== What is required ==
Look in the data below for the line that contains "Viewing the scene". Copy that line and the remaining lines exactly.

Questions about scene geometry
##############################
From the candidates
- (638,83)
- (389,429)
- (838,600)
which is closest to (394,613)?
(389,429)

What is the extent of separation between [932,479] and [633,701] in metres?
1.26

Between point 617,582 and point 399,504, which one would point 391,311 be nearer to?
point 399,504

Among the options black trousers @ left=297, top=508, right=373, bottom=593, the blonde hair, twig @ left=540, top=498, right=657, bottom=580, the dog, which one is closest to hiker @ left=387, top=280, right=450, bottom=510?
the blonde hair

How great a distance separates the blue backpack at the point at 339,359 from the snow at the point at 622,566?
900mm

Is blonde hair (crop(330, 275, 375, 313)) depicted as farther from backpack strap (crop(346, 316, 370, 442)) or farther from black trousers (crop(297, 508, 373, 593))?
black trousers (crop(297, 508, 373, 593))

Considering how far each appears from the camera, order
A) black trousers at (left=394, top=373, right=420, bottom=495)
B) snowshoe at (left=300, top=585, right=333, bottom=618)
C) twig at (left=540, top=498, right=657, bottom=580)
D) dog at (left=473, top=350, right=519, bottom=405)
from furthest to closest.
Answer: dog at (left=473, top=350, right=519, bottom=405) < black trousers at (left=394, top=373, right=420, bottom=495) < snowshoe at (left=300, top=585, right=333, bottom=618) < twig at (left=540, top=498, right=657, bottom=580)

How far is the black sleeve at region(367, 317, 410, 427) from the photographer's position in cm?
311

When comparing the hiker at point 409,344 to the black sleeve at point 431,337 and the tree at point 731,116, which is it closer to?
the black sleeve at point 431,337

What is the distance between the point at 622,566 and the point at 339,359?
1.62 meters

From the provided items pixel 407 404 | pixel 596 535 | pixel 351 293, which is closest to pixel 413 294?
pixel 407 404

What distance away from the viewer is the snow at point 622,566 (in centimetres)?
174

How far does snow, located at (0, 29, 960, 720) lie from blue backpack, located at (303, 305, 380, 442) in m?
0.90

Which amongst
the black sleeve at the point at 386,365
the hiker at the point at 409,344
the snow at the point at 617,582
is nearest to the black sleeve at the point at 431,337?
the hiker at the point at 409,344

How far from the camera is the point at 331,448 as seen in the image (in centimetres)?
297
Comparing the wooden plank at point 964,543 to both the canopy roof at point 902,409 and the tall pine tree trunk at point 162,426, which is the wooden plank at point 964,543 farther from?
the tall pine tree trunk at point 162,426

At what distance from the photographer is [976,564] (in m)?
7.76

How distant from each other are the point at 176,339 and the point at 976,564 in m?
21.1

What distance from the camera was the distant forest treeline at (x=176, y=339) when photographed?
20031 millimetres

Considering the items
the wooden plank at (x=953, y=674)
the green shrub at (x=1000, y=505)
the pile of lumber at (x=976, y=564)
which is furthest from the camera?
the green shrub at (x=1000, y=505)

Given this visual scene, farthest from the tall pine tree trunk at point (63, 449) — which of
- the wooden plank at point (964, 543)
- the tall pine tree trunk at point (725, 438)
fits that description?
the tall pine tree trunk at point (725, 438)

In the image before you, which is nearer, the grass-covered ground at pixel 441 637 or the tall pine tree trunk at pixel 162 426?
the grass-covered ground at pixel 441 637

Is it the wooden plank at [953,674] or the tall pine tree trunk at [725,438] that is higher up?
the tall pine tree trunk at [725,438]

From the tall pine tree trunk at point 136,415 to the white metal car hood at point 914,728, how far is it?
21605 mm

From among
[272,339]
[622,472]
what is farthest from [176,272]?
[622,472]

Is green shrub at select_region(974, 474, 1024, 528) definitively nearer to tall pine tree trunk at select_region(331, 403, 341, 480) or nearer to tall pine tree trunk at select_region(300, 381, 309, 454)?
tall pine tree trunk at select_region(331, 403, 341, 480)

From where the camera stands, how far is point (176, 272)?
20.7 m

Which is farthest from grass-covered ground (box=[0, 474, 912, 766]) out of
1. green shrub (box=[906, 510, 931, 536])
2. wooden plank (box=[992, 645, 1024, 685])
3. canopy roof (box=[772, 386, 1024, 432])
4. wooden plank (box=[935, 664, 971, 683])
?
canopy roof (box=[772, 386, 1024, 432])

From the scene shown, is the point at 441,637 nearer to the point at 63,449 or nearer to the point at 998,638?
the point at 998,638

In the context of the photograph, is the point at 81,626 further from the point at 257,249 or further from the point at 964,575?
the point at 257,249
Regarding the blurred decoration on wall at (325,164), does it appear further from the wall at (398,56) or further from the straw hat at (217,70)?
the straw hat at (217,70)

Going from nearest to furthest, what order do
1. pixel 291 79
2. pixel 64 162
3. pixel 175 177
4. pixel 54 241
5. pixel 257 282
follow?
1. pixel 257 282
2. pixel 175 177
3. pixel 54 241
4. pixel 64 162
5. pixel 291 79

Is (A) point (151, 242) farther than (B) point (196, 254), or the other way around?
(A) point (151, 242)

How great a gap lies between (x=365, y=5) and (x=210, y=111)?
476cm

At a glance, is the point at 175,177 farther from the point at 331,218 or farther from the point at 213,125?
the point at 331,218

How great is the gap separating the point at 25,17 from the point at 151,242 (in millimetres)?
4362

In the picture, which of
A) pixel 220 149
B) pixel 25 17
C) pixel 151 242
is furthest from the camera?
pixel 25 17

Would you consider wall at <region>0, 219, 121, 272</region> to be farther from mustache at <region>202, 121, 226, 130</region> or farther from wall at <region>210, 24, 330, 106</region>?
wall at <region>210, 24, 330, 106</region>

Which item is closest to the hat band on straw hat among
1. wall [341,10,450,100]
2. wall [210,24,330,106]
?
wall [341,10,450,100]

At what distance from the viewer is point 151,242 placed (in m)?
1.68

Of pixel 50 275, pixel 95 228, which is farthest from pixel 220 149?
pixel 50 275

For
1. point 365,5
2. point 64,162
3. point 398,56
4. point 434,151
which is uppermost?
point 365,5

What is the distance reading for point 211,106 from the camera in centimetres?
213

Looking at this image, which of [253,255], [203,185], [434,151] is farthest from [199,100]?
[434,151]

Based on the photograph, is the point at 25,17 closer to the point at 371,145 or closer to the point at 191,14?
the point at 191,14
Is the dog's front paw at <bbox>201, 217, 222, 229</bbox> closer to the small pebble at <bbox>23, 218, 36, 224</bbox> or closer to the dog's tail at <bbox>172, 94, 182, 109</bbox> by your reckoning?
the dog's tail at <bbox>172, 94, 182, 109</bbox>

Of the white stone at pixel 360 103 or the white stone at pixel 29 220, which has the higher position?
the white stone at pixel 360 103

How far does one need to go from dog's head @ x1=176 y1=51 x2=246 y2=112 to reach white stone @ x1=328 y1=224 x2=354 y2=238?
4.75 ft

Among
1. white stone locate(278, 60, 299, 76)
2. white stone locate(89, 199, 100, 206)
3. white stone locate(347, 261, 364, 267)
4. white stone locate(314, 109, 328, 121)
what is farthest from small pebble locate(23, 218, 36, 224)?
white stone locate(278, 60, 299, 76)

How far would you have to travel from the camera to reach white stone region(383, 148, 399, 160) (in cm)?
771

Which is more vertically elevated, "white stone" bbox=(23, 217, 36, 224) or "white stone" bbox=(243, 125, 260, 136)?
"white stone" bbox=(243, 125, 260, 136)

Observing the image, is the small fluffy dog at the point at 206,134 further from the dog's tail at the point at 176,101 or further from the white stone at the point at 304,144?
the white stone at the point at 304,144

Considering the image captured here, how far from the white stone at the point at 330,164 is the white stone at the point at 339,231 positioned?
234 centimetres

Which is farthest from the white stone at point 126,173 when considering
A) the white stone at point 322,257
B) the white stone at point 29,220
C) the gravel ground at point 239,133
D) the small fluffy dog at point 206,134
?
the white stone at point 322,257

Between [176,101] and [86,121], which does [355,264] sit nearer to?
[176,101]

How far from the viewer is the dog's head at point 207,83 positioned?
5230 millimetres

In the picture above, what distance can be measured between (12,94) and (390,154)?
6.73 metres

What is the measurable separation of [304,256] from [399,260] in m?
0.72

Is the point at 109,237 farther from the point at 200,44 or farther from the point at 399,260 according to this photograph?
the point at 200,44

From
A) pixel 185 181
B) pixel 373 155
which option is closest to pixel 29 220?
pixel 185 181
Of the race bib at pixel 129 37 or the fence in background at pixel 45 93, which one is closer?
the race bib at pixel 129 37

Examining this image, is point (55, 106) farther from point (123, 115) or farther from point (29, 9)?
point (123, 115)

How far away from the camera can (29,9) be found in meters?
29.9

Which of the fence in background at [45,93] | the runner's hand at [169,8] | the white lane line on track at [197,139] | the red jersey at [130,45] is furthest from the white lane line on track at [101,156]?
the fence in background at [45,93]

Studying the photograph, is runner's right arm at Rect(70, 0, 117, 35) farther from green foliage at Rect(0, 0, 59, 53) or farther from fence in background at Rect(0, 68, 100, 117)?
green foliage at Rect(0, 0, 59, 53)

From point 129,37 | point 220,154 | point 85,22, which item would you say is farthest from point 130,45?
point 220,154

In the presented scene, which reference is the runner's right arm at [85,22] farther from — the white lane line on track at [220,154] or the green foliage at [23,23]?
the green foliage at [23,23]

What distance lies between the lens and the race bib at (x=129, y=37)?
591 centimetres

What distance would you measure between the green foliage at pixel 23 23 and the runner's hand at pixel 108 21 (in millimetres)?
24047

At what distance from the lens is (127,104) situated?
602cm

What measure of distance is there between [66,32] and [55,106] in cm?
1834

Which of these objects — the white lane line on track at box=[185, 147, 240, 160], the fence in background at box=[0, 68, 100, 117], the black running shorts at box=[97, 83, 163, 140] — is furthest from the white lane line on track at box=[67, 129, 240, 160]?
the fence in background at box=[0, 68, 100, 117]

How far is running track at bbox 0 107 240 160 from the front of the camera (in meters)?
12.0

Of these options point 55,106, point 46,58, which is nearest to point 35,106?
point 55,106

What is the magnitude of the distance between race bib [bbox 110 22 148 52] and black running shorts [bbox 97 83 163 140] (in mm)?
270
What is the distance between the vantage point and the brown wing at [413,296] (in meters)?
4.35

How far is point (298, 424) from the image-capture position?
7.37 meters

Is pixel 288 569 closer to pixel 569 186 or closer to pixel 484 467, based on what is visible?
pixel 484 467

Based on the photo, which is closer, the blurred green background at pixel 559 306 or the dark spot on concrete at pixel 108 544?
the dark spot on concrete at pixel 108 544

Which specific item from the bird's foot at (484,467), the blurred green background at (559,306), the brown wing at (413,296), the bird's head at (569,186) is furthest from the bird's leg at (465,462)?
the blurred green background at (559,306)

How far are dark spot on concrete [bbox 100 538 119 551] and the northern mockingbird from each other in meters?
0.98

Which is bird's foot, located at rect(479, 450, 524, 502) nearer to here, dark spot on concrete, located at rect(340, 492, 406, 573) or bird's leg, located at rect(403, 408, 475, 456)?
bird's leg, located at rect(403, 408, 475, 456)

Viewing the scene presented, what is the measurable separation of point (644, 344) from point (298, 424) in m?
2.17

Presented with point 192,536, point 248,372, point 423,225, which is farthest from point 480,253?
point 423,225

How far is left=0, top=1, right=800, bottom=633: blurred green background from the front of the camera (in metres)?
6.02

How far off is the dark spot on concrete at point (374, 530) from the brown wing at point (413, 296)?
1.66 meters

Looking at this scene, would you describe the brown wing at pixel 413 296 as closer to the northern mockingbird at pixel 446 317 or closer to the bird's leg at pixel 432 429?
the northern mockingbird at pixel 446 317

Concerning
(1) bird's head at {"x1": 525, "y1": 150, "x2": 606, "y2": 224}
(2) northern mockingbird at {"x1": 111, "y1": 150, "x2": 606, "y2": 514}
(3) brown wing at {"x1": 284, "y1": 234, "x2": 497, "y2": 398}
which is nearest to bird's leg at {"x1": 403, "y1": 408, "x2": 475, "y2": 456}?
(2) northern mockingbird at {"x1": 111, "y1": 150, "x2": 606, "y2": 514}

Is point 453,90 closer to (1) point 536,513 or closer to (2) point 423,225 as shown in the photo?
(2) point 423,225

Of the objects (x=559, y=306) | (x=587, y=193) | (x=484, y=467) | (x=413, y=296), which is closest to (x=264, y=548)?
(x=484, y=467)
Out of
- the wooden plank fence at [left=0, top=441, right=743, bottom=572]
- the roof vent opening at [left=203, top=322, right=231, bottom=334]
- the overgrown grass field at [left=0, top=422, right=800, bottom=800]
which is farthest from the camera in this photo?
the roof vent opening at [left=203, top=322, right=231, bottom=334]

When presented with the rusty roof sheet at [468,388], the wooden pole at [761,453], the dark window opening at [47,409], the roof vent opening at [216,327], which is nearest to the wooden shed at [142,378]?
##############################
== Result of this exercise ==
Viewing the scene presented, what is the measurable separation of point (644, 344) from point (298, 424) in m?
2.17

Presented with point 192,536, point 248,372, point 423,225, which is farthest from point 480,253?
point 423,225

How far is left=0, top=1, right=800, bottom=633: blurred green background from the front of the camera (in metres)?
6.02

How far off is the dark spot on concrete at point (374, 530) from the brown wing at point (413, 296)?
1.66 meters

Looking at this scene, would you describe the brown wing at pixel 413 296 as closer to the northern mockingbird at pixel 446 317 or closer to the bird's leg at pixel 432 429?
the northern mockingbird at pixel 446 317

Concerning
(1) bird's head at {"x1": 525, "y1": 150, "x2": 606, "y2": 224}
(2) northern mockingbird at {"x1": 111, "y1": 150, "x2": 606, "y2": 514}
(3) brown wing at {"x1": 284, "y1": 234, "x2": 497, "y2": 398}
which is nearest to bird's leg at {"x1": 403, "y1": 408, "x2": 475, "y2": 456}?
(2) northern mockingbird at {"x1": 111, "y1": 150, "x2": 606, "y2": 514}

Is point 453,90 closer to (1) point 536,513 or closer to (2) point 423,225 as shown in the photo?
(2) point 423,225

Of the objects (x=559, y=306) | (x=587, y=193) | (x=484, y=467) | (x=413, y=296), which is closest to (x=264, y=548)?
(x=484, y=467)
Out of
- the wooden plank fence at [left=0, top=441, right=743, bottom=572]
- the roof vent opening at [left=203, top=322, right=231, bottom=334]
- the overgrown grass field at [left=0, top=422, right=800, bottom=800]
which is farthest from the camera in this photo?
the roof vent opening at [left=203, top=322, right=231, bottom=334]

When presented with the rusty roof sheet at [468,388], the wooden pole at [761,453], the dark window opening at [47,409], the roof vent opening at [216,327], which is nearest to the wooden shed at [142,378]?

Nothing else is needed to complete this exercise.